Scrope wrote: 1. ‘De Carmelitarum Institutione.’ 2. ‘De Sanctis Patribus Ordinis Carmeli’ (Bodl. MS. Laud, G. 9), written in 1426. 3. ‘De Origine et Vita Sanctorum xvii Ordinis Carmeli.’ 4. Another work on the same order, dedicated to Eugenius IV, of which Bale had a manuscript. 5. ‘Compendium Historiarum et Jurium,’ in nine books. 6. ‘Privilegia Papalia.’ 7. ‘De Fundatione, Antiquitate, Regula et Confirmatione ordinis Carmeli’ (‘MS. olim in auctione Cecilii,’ note by TANNER). 8. ‘De Sectarum Introitu ad Angliam.’ 9. ‘De sua Profectione ad Rhodios.’ 10. ‘Sermones de Decem Præceptis.’ 11. An English version of the ‘De peculiaribus Carmelitarum Gestis’ of Philippe Ribot of Châlons (MS. Lamb. 192 f.), dedicated to Cyril Garland.

[Scrope and Grosvenor Roll, ed.
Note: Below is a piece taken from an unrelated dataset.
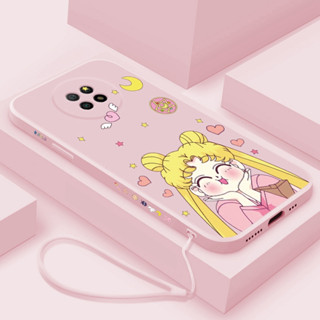 เคสโทรศัพท์มือถือ ลายการ์ตูนเซเลอร์มูน พร้อมสายคล้อง สําหรับ poco X3 X3NFC X3 pro poco M3 poco M3 pro poco X4pro 5G poco M4 pro 4G poco C40 poco M4 4G M5 4G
Nicolas, ii. 72; Leland's Commentarii de Scriptoribus Britannicis; Bale's Scriptores Majoris Britanniæ; Pits, De Illustr. Angliæ Scriptoribus; Tanner's Bibliotheca Britannico-Hibernica; Fuller's Worthies; Ware's Catalogue of Irish Bishops; Cotton's Fasti Ecclesiæ Hibernicæ, iii. 278; Nichols's History of Leicestershire, ii. 509; Blore's History of Rutland; Tanner's Notitia Monastica, ed. 1787; Blomefield's Norfolk.]